April 27th – Living in Beta
For my Computer Science classes I introduce the idea of “beta” early and use it often. The idea that we can always change and improve is a realistic point of view for today’s society and a mind shift from the idea that when we do something, write a paper perhaps, it is the finished definitive product. Information is constantly coming out and more and more available so everything is constantly changing – we have to have a growth mindset philosophy to make sure we know things are in flux.
Beta is my classroom has been incredibly helpful in addressing the “rough draft”, “authentic audience” and late work policy.
I found that rough drafts are becoming more and more difficult to come by, mainly because the students are knee deep in information that they want to get it out on the page and struggle to revise and edit it.
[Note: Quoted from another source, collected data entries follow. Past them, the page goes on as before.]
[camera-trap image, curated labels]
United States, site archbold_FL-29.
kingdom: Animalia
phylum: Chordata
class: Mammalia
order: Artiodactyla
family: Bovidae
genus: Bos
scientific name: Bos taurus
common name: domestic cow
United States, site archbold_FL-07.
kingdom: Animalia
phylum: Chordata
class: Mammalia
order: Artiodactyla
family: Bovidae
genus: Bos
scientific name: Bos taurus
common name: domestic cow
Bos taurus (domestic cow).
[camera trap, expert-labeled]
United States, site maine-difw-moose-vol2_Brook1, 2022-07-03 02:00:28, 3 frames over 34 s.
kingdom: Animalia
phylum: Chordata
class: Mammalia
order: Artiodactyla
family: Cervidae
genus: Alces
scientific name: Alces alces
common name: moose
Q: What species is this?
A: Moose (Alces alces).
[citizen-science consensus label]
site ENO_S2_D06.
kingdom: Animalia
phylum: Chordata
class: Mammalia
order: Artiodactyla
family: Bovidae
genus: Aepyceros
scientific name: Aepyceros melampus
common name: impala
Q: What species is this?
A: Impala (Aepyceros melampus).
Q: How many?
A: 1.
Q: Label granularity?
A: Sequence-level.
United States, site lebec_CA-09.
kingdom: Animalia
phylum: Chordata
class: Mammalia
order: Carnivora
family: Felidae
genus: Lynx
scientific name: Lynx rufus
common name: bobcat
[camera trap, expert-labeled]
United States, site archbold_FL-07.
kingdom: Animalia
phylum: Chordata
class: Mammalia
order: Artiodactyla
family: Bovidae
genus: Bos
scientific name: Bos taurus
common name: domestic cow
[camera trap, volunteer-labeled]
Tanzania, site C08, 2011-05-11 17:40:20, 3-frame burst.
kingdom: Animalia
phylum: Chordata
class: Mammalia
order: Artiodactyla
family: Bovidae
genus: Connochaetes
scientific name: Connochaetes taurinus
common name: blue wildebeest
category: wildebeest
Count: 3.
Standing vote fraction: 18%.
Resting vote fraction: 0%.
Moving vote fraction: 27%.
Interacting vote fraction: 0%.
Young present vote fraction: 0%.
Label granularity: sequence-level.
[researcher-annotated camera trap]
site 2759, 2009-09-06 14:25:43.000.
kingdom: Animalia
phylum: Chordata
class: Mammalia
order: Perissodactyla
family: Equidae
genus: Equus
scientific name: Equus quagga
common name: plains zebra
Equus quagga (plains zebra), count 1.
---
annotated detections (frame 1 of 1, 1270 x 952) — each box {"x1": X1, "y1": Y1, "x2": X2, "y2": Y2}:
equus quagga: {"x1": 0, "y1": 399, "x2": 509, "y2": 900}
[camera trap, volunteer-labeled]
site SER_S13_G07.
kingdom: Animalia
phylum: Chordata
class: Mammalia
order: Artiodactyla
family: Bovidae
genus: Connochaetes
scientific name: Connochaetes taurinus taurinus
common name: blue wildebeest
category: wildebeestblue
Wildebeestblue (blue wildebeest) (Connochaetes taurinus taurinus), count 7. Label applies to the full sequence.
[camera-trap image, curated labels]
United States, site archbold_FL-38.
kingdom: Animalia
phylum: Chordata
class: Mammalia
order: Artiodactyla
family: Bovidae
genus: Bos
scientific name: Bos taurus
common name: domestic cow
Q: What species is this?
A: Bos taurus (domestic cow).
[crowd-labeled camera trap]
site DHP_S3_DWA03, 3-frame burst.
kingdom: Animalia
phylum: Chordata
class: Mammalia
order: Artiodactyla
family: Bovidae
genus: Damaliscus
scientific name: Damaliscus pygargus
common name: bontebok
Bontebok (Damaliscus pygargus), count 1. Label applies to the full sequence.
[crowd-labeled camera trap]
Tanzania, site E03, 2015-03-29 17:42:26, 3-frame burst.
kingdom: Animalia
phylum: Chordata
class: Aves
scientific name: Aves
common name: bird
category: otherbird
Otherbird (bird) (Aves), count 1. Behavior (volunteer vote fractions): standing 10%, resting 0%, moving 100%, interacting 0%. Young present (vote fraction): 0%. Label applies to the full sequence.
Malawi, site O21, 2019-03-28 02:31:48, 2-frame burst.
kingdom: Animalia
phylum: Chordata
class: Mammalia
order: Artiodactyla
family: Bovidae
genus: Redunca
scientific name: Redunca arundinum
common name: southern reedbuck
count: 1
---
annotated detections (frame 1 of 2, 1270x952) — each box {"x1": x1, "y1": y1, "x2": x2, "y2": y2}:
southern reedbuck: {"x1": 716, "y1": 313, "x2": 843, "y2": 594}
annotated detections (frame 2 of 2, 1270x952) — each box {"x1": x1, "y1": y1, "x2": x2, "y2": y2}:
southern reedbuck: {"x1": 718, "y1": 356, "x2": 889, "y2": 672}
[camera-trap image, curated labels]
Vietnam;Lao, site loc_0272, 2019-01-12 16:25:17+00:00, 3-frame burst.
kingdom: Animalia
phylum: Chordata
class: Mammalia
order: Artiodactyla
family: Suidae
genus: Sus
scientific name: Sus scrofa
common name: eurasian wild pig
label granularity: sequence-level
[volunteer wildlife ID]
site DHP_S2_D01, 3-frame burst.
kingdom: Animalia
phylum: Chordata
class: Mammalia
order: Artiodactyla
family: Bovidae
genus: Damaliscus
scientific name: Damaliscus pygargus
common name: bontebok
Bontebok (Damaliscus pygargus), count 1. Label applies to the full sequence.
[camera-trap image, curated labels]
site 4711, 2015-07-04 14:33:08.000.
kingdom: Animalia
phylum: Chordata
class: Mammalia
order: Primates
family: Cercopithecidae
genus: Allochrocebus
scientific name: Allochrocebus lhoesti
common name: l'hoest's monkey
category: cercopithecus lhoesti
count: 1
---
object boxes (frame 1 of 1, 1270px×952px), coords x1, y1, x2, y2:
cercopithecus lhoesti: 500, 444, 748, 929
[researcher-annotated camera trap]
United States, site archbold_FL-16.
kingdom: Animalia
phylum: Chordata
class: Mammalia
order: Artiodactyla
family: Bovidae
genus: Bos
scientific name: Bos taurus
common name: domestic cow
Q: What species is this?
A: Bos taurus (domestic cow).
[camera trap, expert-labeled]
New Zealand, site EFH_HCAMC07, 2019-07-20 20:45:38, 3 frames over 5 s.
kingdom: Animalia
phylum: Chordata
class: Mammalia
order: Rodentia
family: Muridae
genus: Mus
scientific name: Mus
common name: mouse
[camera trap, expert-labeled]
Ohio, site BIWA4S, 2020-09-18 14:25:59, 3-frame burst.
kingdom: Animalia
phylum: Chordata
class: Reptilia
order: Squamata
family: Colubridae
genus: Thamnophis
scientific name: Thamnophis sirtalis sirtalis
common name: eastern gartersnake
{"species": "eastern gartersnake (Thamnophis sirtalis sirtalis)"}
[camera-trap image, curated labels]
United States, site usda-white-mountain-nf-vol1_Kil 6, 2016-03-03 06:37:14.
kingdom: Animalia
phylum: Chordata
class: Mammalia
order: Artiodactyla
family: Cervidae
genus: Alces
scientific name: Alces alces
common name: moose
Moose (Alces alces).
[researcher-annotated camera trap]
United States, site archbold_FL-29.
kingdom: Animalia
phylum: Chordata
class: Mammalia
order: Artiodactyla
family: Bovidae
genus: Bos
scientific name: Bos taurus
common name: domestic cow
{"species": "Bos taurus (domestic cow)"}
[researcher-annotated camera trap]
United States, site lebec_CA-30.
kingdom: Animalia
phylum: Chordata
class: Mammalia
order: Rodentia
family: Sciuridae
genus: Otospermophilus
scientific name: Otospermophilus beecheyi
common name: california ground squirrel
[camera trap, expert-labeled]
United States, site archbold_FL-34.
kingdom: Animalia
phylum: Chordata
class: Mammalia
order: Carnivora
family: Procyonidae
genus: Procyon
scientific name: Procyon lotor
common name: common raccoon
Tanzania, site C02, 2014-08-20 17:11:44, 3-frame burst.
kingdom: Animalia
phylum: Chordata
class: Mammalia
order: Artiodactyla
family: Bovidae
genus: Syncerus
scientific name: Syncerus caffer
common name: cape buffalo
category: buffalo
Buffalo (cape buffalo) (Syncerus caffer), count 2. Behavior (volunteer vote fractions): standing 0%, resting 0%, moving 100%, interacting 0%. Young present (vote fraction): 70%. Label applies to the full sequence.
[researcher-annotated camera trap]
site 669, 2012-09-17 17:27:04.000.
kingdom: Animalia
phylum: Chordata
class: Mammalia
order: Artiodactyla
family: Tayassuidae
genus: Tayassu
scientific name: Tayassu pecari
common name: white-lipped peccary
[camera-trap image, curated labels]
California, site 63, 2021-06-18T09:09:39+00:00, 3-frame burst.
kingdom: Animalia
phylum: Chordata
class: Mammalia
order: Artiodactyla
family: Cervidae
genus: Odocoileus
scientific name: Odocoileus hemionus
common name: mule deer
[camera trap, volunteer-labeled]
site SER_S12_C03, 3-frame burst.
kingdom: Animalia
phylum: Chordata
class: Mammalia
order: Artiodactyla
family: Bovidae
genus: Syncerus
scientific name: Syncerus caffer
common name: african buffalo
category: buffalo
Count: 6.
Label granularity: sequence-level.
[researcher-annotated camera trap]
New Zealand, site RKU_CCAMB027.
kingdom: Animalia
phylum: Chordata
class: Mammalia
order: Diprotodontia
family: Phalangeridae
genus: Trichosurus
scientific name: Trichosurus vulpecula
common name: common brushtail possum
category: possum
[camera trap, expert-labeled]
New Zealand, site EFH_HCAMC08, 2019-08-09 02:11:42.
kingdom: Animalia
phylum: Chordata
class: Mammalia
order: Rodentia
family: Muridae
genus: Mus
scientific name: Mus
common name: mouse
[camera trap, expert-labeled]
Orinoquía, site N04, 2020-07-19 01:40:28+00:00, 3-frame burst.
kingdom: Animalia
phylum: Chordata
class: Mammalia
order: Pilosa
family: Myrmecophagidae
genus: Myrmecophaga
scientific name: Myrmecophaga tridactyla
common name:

Plus with Google Docs and the constant collaboration, there are no longer moments of print, turn it in and then wait for edits. With “beta” I let my students know that I except the finished product, but with room for improvements. This, if the students buy-in, changes the dynamic in a final product and then constructive criticism to improve it.
Some times I find that students approach projects differently if they know it’s just for me. I would setup rubrics and focus on the “4” column, but as long as they were checking off boxes, they weren’t invested. “Beta” testing their games or websites with their peers and classmates completely changes that dynamic and suddenly it’s something they are proud of and the stakes are raised.
Late work has always been a troubling policy. You want your students to do well, but sometimes life happens and work comes in late. If you open that door, you’ll spend the entire semester re-doing grades, but if you close that door, your star athlete is punished because they got a chance to go to the state competition. I accept late work, only if it’s an improvement on the original assignment. This allows students to get credit but also know it’s in flux and can always be improved upon. In my class a majority of the curriculum is project based learning so this becomes difficult but the two reasons above help out at certain checkpoints during the project.
Beta is the Maker Culture in a nutshell, try and try again until you succeed. Check out this great Ted Talk from Molly Schroeder (which is the blog link for the images as well).
As we continue down our road of MakerSpace gadgets, I wanted to introduce you to one of my favorites. MakeSense is a company started by a NYC school teacher, Stephen Lewis, when he couldn’t find the right physical computing tool to help his class explore. MakeSense is a great plug and play device that, with a few sample projects on Scratch, allows the students to instantly see data being read and applied.
April 26th – MakeSense
Ironically, how Stephen Lewis describes MakeSense is exactly what I wanted for my classroom as well – he’s just more skilled and handy to create it. I found out of the two immediate tools available to me, MaKey MaKey and Arduino (post coming soon), there was a huge jump from gator clips to the breadboard and it frustrated and lost/turned off some kids (which speaks to a generational thing – but that’s another blog altogether) – but MakeSense is the perfect in between.
MakeSense is basically a plug and play board with 8 inputs and a collection of sensors. If you visit the website, on the top navigation it gives you getting started directions, examples and then a few Scratch projects that you can instantly jump in and starting using the data! The famous example is the heart monitor and horseracing game, which I made the mistake of showing and playing with my 3.5 and 5 year old niece and nephew and now that’s all they want to do. The basic board is $50 and the sensors range in the packs you get. It’s worth spending some time on both the sensors guide and the Scratch page to spark ideas and then learn/play/have fun!